Spatial reasoning question data

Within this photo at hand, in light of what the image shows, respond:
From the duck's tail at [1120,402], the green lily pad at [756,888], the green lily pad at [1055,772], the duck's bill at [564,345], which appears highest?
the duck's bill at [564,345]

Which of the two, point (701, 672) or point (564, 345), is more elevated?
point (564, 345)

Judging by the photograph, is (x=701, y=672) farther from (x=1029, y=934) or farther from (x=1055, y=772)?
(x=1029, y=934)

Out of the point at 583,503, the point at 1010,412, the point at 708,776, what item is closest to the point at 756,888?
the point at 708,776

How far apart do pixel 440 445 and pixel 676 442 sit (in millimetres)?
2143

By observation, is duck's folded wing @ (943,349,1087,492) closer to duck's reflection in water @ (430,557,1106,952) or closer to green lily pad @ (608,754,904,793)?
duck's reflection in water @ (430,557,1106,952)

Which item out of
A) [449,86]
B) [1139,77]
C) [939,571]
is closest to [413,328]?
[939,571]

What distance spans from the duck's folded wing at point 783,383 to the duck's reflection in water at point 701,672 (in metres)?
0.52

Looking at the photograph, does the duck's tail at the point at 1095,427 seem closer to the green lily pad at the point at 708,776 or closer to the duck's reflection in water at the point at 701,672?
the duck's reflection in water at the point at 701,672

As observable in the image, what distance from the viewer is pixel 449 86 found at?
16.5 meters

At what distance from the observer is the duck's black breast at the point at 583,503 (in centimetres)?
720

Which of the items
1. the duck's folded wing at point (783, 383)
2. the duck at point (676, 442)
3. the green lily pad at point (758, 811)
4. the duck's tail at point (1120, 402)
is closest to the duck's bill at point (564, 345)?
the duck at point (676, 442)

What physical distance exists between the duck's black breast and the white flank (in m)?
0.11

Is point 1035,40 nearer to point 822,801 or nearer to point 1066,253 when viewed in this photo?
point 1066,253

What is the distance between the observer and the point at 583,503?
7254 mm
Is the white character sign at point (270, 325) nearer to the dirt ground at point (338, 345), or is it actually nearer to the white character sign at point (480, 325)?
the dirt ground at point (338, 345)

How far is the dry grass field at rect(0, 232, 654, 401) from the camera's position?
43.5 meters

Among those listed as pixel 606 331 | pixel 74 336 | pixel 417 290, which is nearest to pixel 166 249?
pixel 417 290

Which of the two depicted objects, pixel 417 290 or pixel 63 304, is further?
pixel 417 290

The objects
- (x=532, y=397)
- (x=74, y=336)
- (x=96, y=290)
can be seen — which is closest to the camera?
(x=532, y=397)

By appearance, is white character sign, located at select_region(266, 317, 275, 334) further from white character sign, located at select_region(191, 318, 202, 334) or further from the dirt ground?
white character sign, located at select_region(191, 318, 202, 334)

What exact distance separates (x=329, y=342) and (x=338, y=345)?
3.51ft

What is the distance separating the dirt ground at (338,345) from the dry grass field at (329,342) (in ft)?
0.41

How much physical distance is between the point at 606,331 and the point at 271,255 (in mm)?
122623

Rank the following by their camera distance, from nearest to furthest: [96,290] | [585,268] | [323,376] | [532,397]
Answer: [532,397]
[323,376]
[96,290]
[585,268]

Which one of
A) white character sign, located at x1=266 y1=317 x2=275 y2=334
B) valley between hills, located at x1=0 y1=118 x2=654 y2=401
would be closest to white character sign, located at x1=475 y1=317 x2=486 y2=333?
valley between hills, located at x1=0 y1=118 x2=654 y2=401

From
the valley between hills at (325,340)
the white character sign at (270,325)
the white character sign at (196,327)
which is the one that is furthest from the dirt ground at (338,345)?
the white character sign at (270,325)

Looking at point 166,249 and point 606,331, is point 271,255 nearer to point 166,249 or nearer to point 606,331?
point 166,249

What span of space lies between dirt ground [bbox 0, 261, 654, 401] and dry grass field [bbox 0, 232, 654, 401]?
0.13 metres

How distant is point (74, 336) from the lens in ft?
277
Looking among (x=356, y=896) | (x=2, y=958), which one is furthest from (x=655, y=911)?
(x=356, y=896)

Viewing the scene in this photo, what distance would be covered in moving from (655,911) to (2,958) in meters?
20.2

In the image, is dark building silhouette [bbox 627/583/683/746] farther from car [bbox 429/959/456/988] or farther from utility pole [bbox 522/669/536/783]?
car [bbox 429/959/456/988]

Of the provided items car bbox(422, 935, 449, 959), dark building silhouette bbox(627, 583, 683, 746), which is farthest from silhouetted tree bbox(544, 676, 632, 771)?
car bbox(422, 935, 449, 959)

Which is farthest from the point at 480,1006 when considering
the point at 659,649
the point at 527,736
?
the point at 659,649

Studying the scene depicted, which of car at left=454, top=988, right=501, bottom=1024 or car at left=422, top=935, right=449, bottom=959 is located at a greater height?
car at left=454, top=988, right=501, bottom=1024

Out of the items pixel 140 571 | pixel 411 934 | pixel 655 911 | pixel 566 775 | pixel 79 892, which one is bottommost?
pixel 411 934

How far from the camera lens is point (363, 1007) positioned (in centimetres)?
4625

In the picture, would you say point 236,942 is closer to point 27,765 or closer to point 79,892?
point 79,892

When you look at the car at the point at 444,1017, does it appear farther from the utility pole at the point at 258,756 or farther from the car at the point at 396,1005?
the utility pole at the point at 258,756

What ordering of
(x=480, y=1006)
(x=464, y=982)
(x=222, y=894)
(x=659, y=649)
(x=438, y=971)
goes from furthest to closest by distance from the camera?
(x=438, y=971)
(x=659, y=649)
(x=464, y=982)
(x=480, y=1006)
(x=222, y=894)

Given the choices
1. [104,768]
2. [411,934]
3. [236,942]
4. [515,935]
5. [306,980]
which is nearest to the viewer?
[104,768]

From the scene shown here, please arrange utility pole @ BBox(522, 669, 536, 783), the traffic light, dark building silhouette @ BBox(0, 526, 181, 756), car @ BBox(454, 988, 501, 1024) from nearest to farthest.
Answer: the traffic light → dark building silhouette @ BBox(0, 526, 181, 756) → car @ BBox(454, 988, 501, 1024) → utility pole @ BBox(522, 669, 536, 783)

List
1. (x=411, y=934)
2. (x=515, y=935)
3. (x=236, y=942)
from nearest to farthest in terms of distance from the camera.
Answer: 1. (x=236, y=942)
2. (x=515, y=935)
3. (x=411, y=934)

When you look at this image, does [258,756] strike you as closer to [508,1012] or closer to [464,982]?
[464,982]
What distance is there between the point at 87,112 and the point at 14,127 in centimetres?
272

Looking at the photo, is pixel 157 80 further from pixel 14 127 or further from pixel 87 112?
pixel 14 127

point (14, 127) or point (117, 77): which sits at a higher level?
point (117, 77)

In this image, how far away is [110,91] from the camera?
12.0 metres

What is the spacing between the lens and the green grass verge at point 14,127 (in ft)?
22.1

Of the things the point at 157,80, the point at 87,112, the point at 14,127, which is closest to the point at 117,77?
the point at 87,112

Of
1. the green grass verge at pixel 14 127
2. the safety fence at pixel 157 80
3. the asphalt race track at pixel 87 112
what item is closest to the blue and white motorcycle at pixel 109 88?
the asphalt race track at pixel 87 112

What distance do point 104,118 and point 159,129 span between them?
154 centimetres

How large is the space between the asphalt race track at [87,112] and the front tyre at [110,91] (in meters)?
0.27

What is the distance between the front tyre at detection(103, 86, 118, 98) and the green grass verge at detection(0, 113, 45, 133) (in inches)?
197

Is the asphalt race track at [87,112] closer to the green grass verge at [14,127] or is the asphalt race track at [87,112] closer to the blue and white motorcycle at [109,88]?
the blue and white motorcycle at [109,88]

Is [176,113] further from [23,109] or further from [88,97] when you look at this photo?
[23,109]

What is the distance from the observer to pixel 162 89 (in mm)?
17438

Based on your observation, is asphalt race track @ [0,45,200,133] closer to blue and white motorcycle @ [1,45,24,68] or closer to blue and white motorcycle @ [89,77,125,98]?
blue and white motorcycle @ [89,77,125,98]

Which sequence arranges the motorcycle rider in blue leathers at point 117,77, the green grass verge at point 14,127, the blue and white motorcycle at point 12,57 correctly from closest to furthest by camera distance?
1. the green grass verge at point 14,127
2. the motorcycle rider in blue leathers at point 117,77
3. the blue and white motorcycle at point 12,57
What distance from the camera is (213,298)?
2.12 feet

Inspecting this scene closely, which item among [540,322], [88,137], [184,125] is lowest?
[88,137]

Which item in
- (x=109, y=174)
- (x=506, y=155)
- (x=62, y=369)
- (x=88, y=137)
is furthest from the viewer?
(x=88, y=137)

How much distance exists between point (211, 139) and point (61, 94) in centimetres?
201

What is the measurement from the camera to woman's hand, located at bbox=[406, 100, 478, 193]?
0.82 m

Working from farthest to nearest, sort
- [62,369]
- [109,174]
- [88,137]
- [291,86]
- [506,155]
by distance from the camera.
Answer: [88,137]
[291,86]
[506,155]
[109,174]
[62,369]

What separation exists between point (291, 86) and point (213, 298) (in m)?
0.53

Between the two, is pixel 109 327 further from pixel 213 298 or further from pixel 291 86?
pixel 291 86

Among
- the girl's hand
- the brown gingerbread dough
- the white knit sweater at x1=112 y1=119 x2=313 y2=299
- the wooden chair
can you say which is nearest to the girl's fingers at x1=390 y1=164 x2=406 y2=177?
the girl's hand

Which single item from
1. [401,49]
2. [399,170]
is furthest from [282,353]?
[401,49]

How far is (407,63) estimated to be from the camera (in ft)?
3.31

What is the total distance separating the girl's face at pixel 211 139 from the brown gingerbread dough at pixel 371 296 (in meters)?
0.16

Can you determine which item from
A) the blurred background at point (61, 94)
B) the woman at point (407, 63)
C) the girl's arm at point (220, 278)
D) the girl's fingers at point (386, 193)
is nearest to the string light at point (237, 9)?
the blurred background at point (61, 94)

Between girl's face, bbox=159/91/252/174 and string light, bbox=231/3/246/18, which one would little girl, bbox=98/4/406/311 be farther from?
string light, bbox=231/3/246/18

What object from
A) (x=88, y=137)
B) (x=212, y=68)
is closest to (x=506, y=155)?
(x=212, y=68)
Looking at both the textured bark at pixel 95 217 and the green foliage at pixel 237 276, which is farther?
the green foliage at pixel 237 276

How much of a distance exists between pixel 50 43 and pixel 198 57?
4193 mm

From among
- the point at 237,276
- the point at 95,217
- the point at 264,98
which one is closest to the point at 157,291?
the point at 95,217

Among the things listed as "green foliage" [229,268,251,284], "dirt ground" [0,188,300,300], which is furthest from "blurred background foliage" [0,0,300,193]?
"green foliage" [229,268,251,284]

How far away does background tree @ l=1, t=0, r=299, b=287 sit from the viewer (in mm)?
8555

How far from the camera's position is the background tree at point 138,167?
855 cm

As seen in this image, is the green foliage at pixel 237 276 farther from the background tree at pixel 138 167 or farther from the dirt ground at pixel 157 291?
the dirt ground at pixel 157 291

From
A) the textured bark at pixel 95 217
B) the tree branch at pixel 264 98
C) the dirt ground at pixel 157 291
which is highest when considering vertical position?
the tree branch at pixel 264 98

## TASK REQUIREMENTS
Write out, word for word, every line from the one containing "Among the things" through the last line of the records above.

## FULL OUTPUT
Among the things listed as "green foliage" [229,268,251,284], "dirt ground" [0,188,300,300], which is furthest from "blurred background foliage" [0,0,300,193]?
"green foliage" [229,268,251,284]

How far away does background tree @ l=1, t=0, r=299, b=287 sit from the viewer (in mm)?
8555

How far from the camera's position is the background tree at point 138,167?
855 cm

As seen in this image, is the green foliage at pixel 237 276 farther from the background tree at pixel 138 167 or farther from the dirt ground at pixel 157 291?
the dirt ground at pixel 157 291

From
A) the textured bark at pixel 95 217
B) the tree branch at pixel 264 98
C) the dirt ground at pixel 157 291
which is highest when considering vertical position?
the tree branch at pixel 264 98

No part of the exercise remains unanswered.